Some say it was a Druid place of worship, although it's initial construction pre-dates the Druids. They may have adopted it in later years as a neat place to worship the sun or whatever it is Druids worship, but it wasn't their idea to build it. Some scientists say it was a giant calendar, sort of a cumbersome one at that. And of course the usual suspects insist that like Egyptian and Mayan pyramids, it was built by planet-hopping aliens. That's always a convenient explanation for stuff you can't easily figure out, which is probably why a lot of scientists think Donald Trump is an alien. So now archaeologists have discovered the presence of "blue stones," and so have declared that Stonehenge must have been a place of healing.
Blue stones? Does anything say healing like slabs of blue stone? How obvious! And here we are in the 21st century fiddling around with anti-biotics and chemotherapy when we could be rubbing ourselves on these magic blue stones to get healthy. And Stonehenge being located in England with their socialized medicine, visits to the healing blue stones of Stonehenge were probably free, which probably explains the large earthen circle surrounding the inner circle of stone monoliths. That was the waiting room! No doubt the admissions desk where the lady asked bleeding people their mother's maiden name has long since rotted away. At any rate, the place seems plenty big enough to accommodate many seekers of healing, hundreds of them.

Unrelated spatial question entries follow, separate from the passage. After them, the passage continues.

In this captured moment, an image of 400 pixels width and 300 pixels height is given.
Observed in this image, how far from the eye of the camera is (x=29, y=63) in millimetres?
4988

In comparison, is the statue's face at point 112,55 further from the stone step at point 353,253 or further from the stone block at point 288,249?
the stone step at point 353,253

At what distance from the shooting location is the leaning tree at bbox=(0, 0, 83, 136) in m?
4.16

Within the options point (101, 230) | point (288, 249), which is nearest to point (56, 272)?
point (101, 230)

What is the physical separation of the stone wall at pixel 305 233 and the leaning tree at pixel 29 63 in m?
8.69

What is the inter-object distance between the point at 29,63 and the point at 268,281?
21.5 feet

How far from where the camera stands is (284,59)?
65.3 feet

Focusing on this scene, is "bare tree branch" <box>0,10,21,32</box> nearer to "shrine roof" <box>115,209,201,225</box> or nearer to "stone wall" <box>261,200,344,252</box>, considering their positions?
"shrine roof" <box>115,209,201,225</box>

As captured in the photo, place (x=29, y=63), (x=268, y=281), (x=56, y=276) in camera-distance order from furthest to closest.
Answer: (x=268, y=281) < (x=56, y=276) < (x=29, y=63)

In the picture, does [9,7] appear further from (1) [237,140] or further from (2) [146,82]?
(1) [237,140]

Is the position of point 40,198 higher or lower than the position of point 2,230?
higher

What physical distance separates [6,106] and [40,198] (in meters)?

Then somewhere in the Dark Ages people stopped going to get healed at Stonehenge when the advanced science of the barber-surgeons arose. They'd go to these guys who, presumably between haircuts, would bleed them, perform frequent amputations with filthy hacksaws and rid them of ill humors by applying boiling tar to their chests, figuring if you can somehow survive these cures you're good to go. Apparently these people weren't all that effective judging by the very short life spans of the time, the high infant mortality rate and the advent of the Black Plague which killed a third of humanity in Europe. Which is why I suppose we don't ask today's barbers to perform operations riskier than a shave and a haircut.
So Stonehenge was either a temple, an astrological calendar, an alien space port or a hospital. So they're narrowing it own. Maybe they're on the right track, maybe they're not. That's the beauty of archaeology, you can sort of make it up as you go along. And who can say you're wrong? All these things happened so long ago nobody remembers so one guess is as good as the next. The only ones who care enough to argue are other archaeologists, and no one takes them seriously but each other and their petty squabbles are quite amusing to the rest of us. So if proclaiming that Stonehenge was a healing place or that the pyramids were built by an alien race make them happy, well, who are we to take their fun away?
And just maybe I'd like to be an archaeologist for a moment and put forth a whacky theory or two. Stonehenge was a corral for Wooly Mammoths, the pyramids were built by Haliburton and the Great Wall of China was meant to be an elevated highway and they never got around to installing entrance and exit ramps when they realized that cars hadn't been invented yet. Anybody have any solid proof that I'm wrong? Bingo! No, they don't. This archaeology business is fun. Here's some more of my learned conclusions: Dinosaurs committed mass suicide when it finally dawned on them that after 200 million years of evolution their brains were never going to get any bigger than walnuts. The Easter Island faces were carved by a deranged castaway so he'd have somebody to talk to. And finally, Atlantis was sunk when an archaeologist dug too deep of a hole and the place sprang a leak.